4. [appellant A] betwist het spoedeisende karakter van de bestuursdwang. Volgens hem lagen al enkele dagen verschillende vuilniszakken bij de orac.
4.1. Artikel 5:31, eerste lid, van de Awb luidt: "Een bestuursorgaan dat bevoegd is om een last onder bestuursdwang op te leggen, kan in spoedeisende gevallen besluiten dat bestuursdwang zal worden toegepast zonder voorafgaande last. Artikel 5:24, eerste en derde lid, is op dit besluit van overeenkomstige toepassing."

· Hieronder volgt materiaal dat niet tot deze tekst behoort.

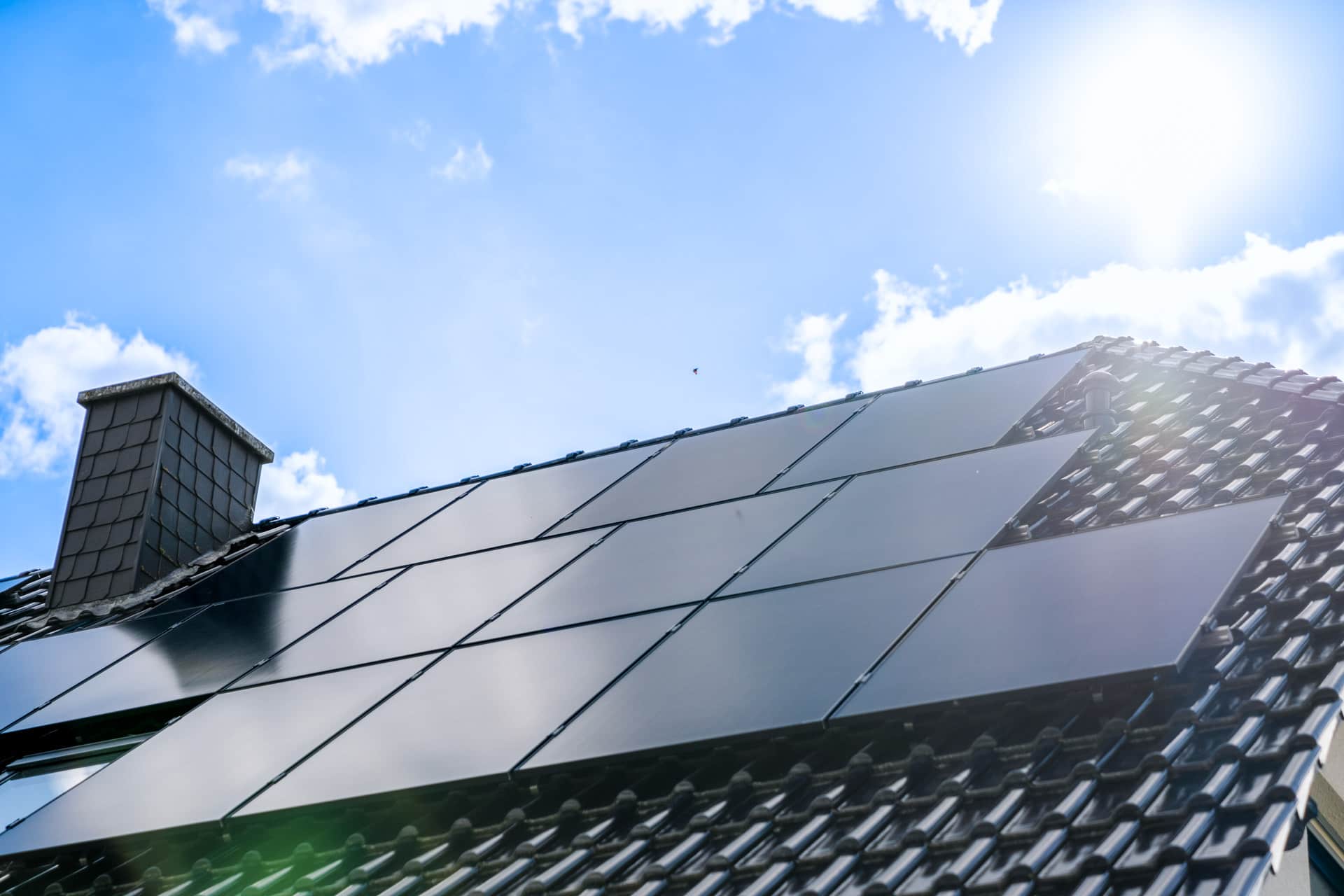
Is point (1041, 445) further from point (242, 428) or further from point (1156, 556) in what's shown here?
point (242, 428)

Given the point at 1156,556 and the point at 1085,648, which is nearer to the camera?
the point at 1085,648

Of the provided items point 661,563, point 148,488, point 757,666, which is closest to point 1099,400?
point 661,563

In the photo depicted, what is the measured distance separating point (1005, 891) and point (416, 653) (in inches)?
179

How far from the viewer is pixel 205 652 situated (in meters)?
9.49

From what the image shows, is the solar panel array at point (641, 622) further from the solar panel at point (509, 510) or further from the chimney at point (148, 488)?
the chimney at point (148, 488)

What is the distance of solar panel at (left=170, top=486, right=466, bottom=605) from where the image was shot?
11148 millimetres

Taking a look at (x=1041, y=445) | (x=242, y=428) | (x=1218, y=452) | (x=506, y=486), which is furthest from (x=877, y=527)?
(x=242, y=428)

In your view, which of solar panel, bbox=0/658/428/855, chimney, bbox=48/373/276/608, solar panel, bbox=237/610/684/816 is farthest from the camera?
chimney, bbox=48/373/276/608

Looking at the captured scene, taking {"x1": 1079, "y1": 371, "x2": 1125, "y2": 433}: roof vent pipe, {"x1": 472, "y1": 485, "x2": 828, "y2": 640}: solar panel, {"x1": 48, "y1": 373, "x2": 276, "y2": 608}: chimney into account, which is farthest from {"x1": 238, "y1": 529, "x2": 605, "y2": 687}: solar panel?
{"x1": 48, "y1": 373, "x2": 276, "y2": 608}: chimney

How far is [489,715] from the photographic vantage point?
22.3 feet

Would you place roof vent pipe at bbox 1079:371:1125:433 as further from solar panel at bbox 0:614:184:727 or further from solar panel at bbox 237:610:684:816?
solar panel at bbox 0:614:184:727

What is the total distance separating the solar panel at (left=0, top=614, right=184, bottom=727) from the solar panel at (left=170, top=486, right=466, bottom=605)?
2.21 feet

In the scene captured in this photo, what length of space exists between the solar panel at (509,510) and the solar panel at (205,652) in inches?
23.8

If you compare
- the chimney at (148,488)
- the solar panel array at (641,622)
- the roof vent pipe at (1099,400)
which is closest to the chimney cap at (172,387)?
the chimney at (148,488)
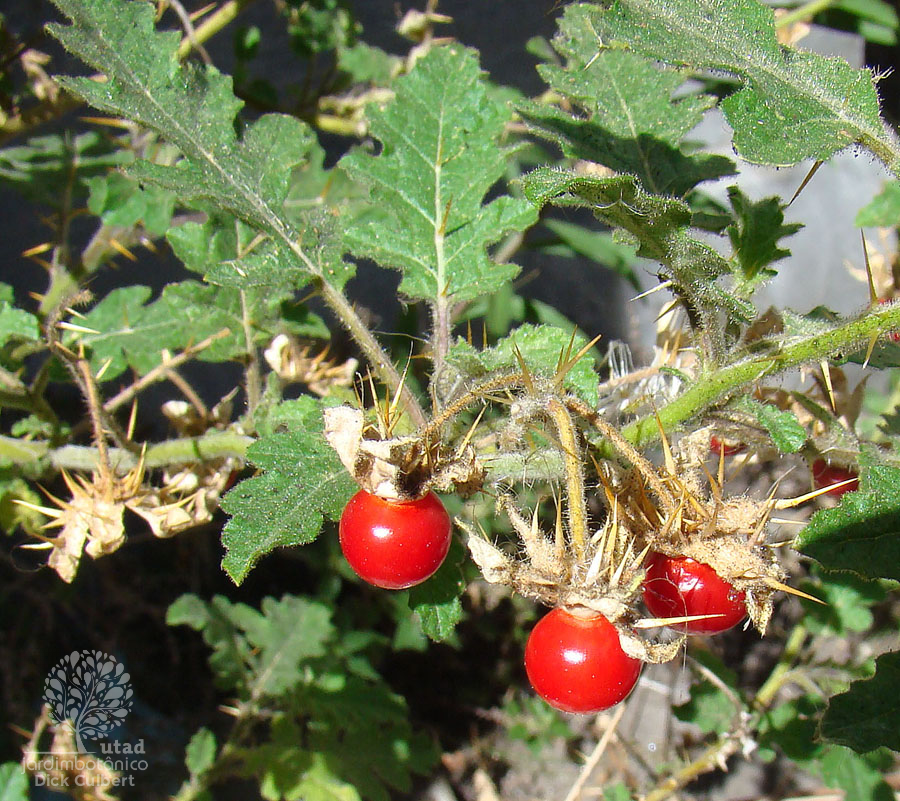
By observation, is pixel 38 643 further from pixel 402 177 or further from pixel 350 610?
pixel 402 177

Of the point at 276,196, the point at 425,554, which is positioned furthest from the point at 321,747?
the point at 276,196

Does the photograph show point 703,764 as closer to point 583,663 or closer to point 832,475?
point 832,475

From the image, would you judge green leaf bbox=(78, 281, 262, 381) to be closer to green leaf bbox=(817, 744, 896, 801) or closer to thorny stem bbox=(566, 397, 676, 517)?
thorny stem bbox=(566, 397, 676, 517)

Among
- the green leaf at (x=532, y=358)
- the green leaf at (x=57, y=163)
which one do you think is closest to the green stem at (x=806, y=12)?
the green leaf at (x=532, y=358)

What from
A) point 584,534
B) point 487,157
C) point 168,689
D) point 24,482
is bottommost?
point 168,689

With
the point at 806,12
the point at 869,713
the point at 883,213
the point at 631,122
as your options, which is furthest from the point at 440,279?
the point at 806,12

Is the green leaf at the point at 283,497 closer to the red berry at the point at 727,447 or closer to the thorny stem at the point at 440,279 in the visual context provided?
the thorny stem at the point at 440,279
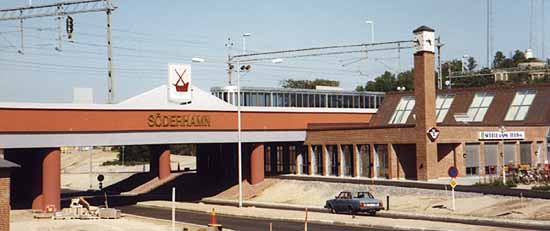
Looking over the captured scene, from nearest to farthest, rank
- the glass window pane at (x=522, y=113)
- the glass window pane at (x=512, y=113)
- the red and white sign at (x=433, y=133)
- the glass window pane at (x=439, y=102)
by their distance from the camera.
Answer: the red and white sign at (x=433, y=133)
the glass window pane at (x=522, y=113)
the glass window pane at (x=512, y=113)
the glass window pane at (x=439, y=102)

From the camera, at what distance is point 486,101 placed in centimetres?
6950

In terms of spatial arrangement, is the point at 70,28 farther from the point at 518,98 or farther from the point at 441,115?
the point at 518,98

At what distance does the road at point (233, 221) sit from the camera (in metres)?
36.2

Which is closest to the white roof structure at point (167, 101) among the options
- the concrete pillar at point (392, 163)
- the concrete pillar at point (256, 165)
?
the concrete pillar at point (256, 165)

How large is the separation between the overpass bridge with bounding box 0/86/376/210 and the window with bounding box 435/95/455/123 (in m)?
7.59

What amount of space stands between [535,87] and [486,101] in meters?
4.87

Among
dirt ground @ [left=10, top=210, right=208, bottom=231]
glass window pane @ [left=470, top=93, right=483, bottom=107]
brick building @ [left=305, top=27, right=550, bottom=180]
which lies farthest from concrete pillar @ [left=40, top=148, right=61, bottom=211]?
glass window pane @ [left=470, top=93, right=483, bottom=107]

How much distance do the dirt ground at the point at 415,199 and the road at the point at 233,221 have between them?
355 inches

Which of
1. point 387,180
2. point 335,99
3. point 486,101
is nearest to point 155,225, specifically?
point 387,180

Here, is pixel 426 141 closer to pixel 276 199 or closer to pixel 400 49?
pixel 400 49

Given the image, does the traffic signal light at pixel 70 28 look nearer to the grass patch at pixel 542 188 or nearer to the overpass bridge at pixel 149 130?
the overpass bridge at pixel 149 130

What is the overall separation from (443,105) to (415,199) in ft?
86.8

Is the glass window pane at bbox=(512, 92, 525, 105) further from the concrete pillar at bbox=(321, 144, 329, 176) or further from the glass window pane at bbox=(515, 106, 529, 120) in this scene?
the concrete pillar at bbox=(321, 144, 329, 176)

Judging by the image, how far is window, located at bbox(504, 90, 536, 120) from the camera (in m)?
66.1
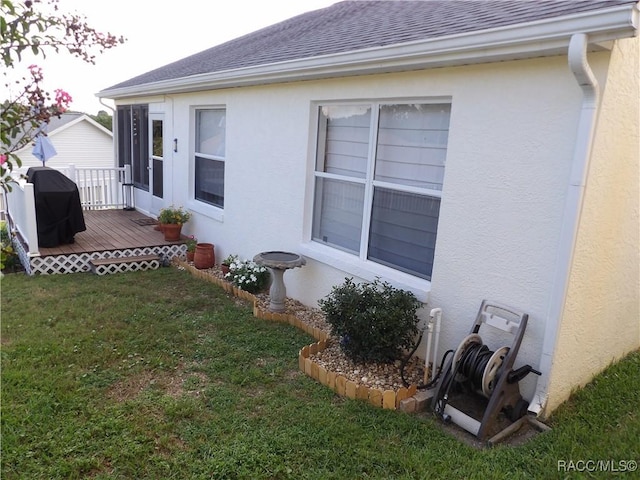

Artikel 5:32, tweede lid, luidt: "Indien de situatie zo spoedeisend is, dat een besluit niet kan worden afgewacht, kan terstond bestuursdwang worden toegepast, maar wordt zo spoedig mogelijk nadien alsnog een besluit als bedoeld in het eerste lid bekendgemaakt."
4.2. Het college heeft zich in het bij het bestreden besluit gehandhaafde besluit van 20 februari 2017 op het standpunt gesteld dat de huisvuilzak met spoed diende te worden opgeruimd om vervuiling van de straat te voorkomen. Het college heeft daarbij betrokken dat onjuist ter inzameling aangeboden huisvuil leidt tot vervuiling, verloedering en overlast van ongedierte en meeuwen en dat dit in de openbare ruimte voorkomen moet worden.
Naar het oordeel van de Afdeling heeft het college zich, gezien de genoemde ongewenste gevolgen, in redelijkheid op het standpunt kunnen stellen dat er in het algemeen een spoedeisend belang bestaat bij de verwijdering van onjuist ter inzameling aangeboden huisvuil. De omstandigheid dat volgens [appellant A] reeds enkele dagen huisvuilzakken bij de orac lagen, maakt niet dat het college in dit geval geen spoedeisend belang aan mocht nemen. Pas als het college heeft vastgesteld dat een huisvuilzak onjuist ter inzameling is aangeboden, kan het hiertegen handhavend optreden. In dit geval is niet aannemelijk geworden dat het college had geconstateerd dat er al huisvuilzakken bij de orac lagen en het besloten heeft daartegen niet met spoedeisende bestuursdwang op te treden.
Het betoog faalt.
5. [appellant A] stelt dat het college niet in redelijkheid heeft kunnen besluiten spoedeisende bestuursdwang toe te passen nu de orac ten tijde van het verwijderen van de huisvuilzak op 16 februari 2017 buiten werking was. Hij stelt dat dit vaker voorkomt en dat op meldingen hierover meestal pas na enkele dagen wordt gereageerd.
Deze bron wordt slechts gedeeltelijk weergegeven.